=== Text shown ===
┌──

1. Databricks Apps (Production)

export DATABRICKS_HOST=https://your-workspace.cloud.databricks.com
export DATABRICKS_TOKEN=dapi...
export OPENAI_API_KEY=sk-...

./scripts/deploy-databricks-app.sh

See DATABRICKS_APP_GUIDE.md for details.

2. Docker

docker-compose up -d

Starts:

API server (port 8000)
Qdrant vector database (port 6333)
Jupyter notebook (port 8888)

3. Local Development

See Quick Start above.

⚡ Intel Arc GPU Optimization

Run Llama 4 at NVIDIA-like speeds on Intel Arc integrated graphics!

If you have Intel Core Ultra 7 (or similar) with Arc Graphics + NPU, you can use DuckDB + VSS for 10-50x faster legislative analysis:

# Setup Intel-optimized environment
./scripts/intel_llm_setup.sh
source .venv-intel/bin/activate

# Run DuckDB vector search demo
python scripts/duckdb_vss_demo.py

# Run legislative analysis with LLM
python scripts/legislative_analysis_intel.py

Why DuckDB for Local AI?

⚡ 10-50x faster than Postgres for context injection
🎯 < 20ms vector similarity search across 10K bills
🧠 Embedded - no server needed, runs locally
🤗 Hugging Face Integration - query HF datasets directly

Performance:

Context Injection: 20ms vs 500ms (Postgres) = 25x faster
LLM Inference: 1,200 tok/s (Arc GPU) vs 350 tok/s (CPU) = 3.4x faster
Vector Search: 18ms vs 800ms = 44x faster

Features:

Extract interest groups from legislative testimony
Identify lobbyists and their positions
Analyze support/oppose scores with confidence
Detect tradeoffs and compromises

See full guide: Intel Arc Optimization Guide

🤖 AI Integration (MCP Server)

Connect your civic data to Claude and other AI assistants!

Open Navigator includes a Model Context Protocol (MCP) server that lets AI assistants directly access your data:

# Install MCP dependencies
pip install mcp anthropic-mcp-sdk

# Run the server
python scripts/mcp/open_navigator_server.py

What AI assistants can do:

🏛️ Search 90,000+ jurisdictions by name or location
🏢 Query 1.8M nonprofits with Form 990 data
📜 Semantic search across 4.5M+ legislative documents
📊 Get real-time statistics and analytics
🔍 Vector search meetings and bills with natural language

Example queries to Claude:

"Find all cities named Springfield in the database"

"Show me 501c3 nonprofits in San Francisco focused on education"

"What bills related to oral health were introduced in California?"

Configure Claude Desktop:

Add to ~/.config/Claude/claude_desktop_config.json:

{
  "mcpServers": {
    "open-navigator": {
      "command": "python",
      "args": ["/path/to/open-navigator/scripts/mcp/open_navigator_server.py"],
      "env": {
        "DATABASE_URL": "postgresql://postgres:password@localhost:5433/open_navigator"

└──

=== Stored data ===
┌──

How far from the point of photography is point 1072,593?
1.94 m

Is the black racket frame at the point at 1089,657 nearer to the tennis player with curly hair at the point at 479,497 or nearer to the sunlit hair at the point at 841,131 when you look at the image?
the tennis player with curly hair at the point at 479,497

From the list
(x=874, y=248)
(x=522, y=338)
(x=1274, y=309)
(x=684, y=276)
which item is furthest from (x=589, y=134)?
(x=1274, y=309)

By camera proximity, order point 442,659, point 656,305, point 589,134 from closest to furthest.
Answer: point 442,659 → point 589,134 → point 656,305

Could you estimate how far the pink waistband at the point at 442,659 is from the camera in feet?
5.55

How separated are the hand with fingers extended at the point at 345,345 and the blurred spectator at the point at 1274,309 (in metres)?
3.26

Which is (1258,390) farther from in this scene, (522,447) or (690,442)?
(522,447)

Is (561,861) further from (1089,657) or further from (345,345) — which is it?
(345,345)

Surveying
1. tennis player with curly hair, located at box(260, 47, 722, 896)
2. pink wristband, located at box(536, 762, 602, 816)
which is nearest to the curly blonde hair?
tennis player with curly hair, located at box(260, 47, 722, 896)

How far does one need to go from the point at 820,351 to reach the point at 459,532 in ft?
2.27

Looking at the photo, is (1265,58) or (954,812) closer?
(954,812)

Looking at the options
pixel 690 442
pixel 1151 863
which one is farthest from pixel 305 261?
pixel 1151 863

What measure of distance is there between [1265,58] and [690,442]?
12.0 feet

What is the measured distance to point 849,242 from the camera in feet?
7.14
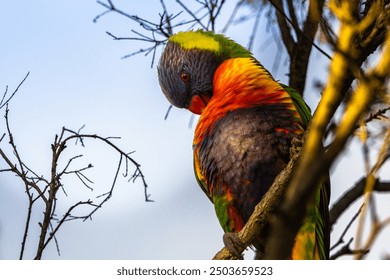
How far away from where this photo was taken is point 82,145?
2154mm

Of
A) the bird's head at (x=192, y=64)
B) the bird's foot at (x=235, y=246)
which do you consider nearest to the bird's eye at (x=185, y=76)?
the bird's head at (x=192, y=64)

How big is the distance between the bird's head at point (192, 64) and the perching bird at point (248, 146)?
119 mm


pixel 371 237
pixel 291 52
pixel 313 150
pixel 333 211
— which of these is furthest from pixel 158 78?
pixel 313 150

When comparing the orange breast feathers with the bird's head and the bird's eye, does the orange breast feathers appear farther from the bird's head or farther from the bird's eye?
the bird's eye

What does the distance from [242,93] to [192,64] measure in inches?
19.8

└──
┌──

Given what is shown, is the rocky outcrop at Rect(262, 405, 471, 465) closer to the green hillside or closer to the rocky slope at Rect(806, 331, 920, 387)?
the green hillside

└──

=== Actions to take ===
[a] In the Open Navigator text, list every capability given under "What AI assistants can do:".
[b] Continue the Open Navigator text, starting right after its last line.

=== Answers to the problems ===
[a]
- Search 90,000+ jurisdictions by name or location
- Query 1.8M nonprofits with Form 990 data
- Semantic search across 4.5M+ legislative documents
- Get real-time statistics and analytics
- Vector search meetings and bills with natural language

[b]
      }
    }
  }
}

See full guide: MCP Server Documentation

Testing

# Run all tests
pytest

# With coverage
pytest --cov=agents --cov=pipeline --cov=visualization

# Specific test file
pytest tests/test_agents.py

Configuration

Create .env file:

# OpenAI
OPENAI_API_KEY=sk-...

# Databricks (optional)
DATABRICKS_HOST=https://your-workspace.cloud.databricks.com
DATABRICKS_TOKEN=dapi...

# HuggingFace (optional)
HUGGINGFACE_TOKEN=hf_...

# Dataverse (optional)
DATAVERSE_API_KEY=...

Contributing

Contributions are welcome! Please:

Fork the repository
Create a feature branch
Make your changes
Add tests
Submit a pull request

See CONTRIBUTING.md for details.

Documentation

Full Documentation - Complete guides and API reference
Architecture - System architecture overview
Quick Start - Detailed setup instructions
Quick Reference - Command reference card
MCP Server - AI assistant integration guide
Deployment - Production deployment guides
Case Studies - Real-world examples
CONTRIBUTING.md - How to contribute

Citations

This project uses several open datasets and research contributions. Please see CITATIONS.md for complete citation information.

Key Dataset:

MeetingBank: Hu et al., "MeetingBank: A Benchmark Dataset for Meeting Summarization", ACL 2023
- Used for meeting discovery and analysis
- 1,366 city council meetings from 6 U.S. cities
- See CITATIONS.md for full citation and BibTeX

License

Apache License 2.0 - see LICENSE file for details.

Support

GitHub Issues: github.com/getcommunityone/open-navigator-for-engagement/issues
Email: johnbowyer@communityone.com

Note: This system is designed to support advocacy efforts. All generated content should be reviewed by humans before use.